Hacker News new | past | comments | ask | show | jobs | submit login

Not just that: the LLM outputs not individual tokens, but a weighted recommendation. The most probable (“best”) token has the highest weight, but there may be many alternatives including JSON symbols like quote characters.

The “temperature” setting adjusts how likely it is that an output token is chosen that is not the top-rated option. That prevents repetitive output.

Forcing an LLM to obey a grammar is mostly about filtering the list before the token choice is made. There may still be a random element controlled by the temperature!

A more advanced feature not commonly used is to also enable back-tracking if the AI gets stuck and can’t produce a valid output.




> A more advanced feature not commonly used is to also enable back-tracking if the AI gets stuck and can’t produce a valid output.
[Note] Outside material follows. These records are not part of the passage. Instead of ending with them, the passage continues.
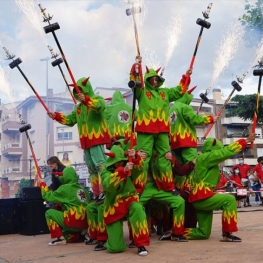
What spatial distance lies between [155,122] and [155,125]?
0.04 metres

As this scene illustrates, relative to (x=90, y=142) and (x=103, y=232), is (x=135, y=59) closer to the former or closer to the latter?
(x=90, y=142)

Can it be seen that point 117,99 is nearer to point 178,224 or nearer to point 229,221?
point 178,224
Technically that part is mandatory if you don't just want it to produce an output but to make it produce an output that correctly matches the temperature (i.e. one that you could have gotten by randomly sampling the LLM until you got a correct one). Randomly picking the next tokens that isn't grammatically incorrect works but oversamples paths where most of the options are invalid. The ultimate example of this is that it can get stuck at a branch with probability 0.

From a probabilistic standpoint what you'd need to do is not just make it backtrack but make it keep generating until it generates a grammatically correct output in one go.
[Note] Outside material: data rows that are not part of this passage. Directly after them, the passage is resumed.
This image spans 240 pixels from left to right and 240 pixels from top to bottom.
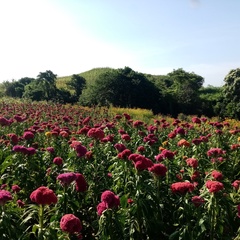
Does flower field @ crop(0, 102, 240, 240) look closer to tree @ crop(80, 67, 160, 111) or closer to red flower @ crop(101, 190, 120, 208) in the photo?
red flower @ crop(101, 190, 120, 208)

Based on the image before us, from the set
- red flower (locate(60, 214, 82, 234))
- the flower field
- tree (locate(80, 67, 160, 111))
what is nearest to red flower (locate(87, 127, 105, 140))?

Maybe there is something clever that can be done to avoid regenerating from the start? What you'd need to achieve is that a token that has a x% probability of leading to an incorrect output also has x% probability to be erased.


The way LLMs work is they output probabilities for every _token_, so you don't really need to backtrack you can just always pick a token that matches the provided grammar.

That said, you might want to do something like (backtracking) beam-search which uses various heuristics to simultaneously explore multiple different paths because the semantic information may not be front-loaded, i.e. let's say we had a grammar that had a key "healthy" with values "very_unhealthy" or "moderately_healthy." For broccoli, the LLM might intend to say "very_healthy" and choose "very" but then be pigeonholed into saying "very_unhealthy" because it's the only valid completion according to the grammar.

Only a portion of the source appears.